EXERCISE REQUIREMENTS >>
Rewrite the records below, changing "choices" to "options" and keeping everything else the same. Leave out the pictures.
======== DATA EXCERPTS
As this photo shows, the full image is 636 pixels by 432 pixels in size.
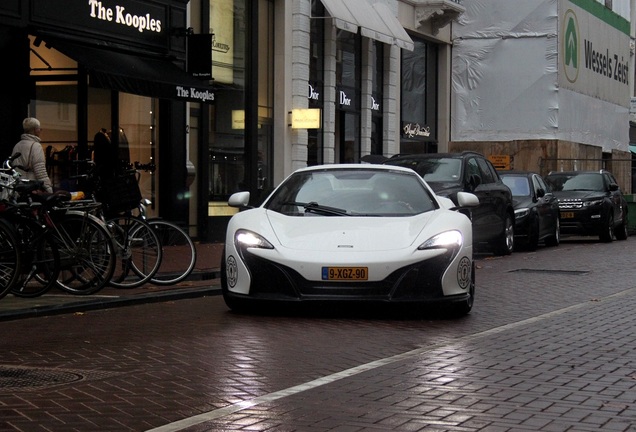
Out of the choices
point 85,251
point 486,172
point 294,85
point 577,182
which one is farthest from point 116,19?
point 577,182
================
EXERCISE OUTPUT >>
As this photo shows, the full image is 636 pixels by 432 pixels in size.
Out of the options
point 85,251
point 486,172
point 294,85
point 577,182
which one is farthest from point 116,19?
point 577,182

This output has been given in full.